La gente habla de la angustia de los domingos, pero está equivocada. Con fútbol, películas y comida, es imposible odiarlos. No hablamos mucho en cambio de los sábados, un híbrido que no es ni festivo ni día hábil. Menos nos referimos a los viernes, cuando la angustia puede matarnos. Llega la tarde del viernes y mientras la mitad del mundo está excitada y con ganas de desfogarse, la otra se desespera porque no tiene plan. Los viernes en la tarde son el fin del mundo.
De niño quería que llegaran las vacaciones para no tener que estudiar, pero las odiaba porque eran la promesa de aburrirme durante un montón de tardes. Y no importaba si hacía sol y yo estaba en una piscina, la desgana me podía porque el calor del trópico y las piletas no garantizan nada. Entonces muchas veces me quedaba en casa jugando juegos de mesa, solo, después de almorzar. A veces yo mismo me derrotaba, pero casi siempre perdía. Eran insoportables, pero hoy daría todo por volver a vivir al menos una de ellas. Aunque apartes de tu vida hayan sido una mierda, el solo hecho de no tenerlos más te hace extrañarlos.
Y el hastío era mayor en aquellas tardes cuando mi madre me castigaba, que no eran muchas porque ella era más de dar correazos. Yo puedo soportar todas las tardes del mundo en soledad si es por libre elección, pero impuestas se me vuelven insufribles. En la universidad tampoco me fue mejor. Sexo, fiestas, paseos, se supone que es la parte más agitada de la vida, pero ser adolescente genera más angustia que una tarde de viernes. Recuerdo una tarde que llovió y yo salí a sentarme en un andén a mojarme porque no tenía mejor plan. Por entonces sentía, y lo siento aún, que no encajaba y que estaba rodeado de la gente equivocada. Familiares, parejas de turno, amigos y hasta compañeros de trabajo, los que valen la pena son los de los otros, los míos son una jartera. Mi vida puede también resumirse en habérmela pasado con las personas que no tocaba.
Ahora que soy independiente y me doy mala vida pasando cuentas de cobro, compenso con las siestas de tarde mientras veo partidos de fútbol. Yo renuncié a la vida de empleado para poder dormir después de almuerzo, que es el mejor antídoto contra las horas muertas de la tarde, que son todas. Para eso y para no tener que jugar al amigo secreto. Hay quien dice que madrugar es un pecado, yo insisto en que el mundo debería detenerse después de las dos de la tarde.

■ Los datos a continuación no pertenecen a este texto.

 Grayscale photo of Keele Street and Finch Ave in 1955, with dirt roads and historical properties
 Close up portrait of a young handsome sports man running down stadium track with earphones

Alguna vez mi padre me dijo que él hubiera podido escribir mejor que yo. No lo dudo, la diferencia es que nunca lo llevó a cabo. Al final de su vida me decía que se aburría mucho, en especial después de almorzar. Yo lo oía, pero igual me iba a la calle a buscar plan para acabar con mi propio aburrimiento. Ya no lo hago porque buscar plan es una desgracia, desgasta más que buscar trabajo, además de que me hace sentir como un pensionado. Ahora escribo. Así no me paguen, lo seguiré haciendo hasta que muera porque es lo que me salva del hastío que va de las catorce a las dieciocho. En esta tarde de miércoles dormí media hora, vi Barcelona-Atlético y luego escribí esta columna. Las tardes es mejor mantenerlas a raya.